• _Exercise_: Rewrite the entries below, replacing "closest" with "nearest" and leaving everything else the same.

==== Data supplied ====

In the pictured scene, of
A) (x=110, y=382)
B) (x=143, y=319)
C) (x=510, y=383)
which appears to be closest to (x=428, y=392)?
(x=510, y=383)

====

• _Result_:
In the pictured scene, of
A) (x=110, y=382)
B) (x=143, y=319)
C) (x=510, y=383)
which appears to be nearest to (x=428, y=392)?
(x=510, y=383)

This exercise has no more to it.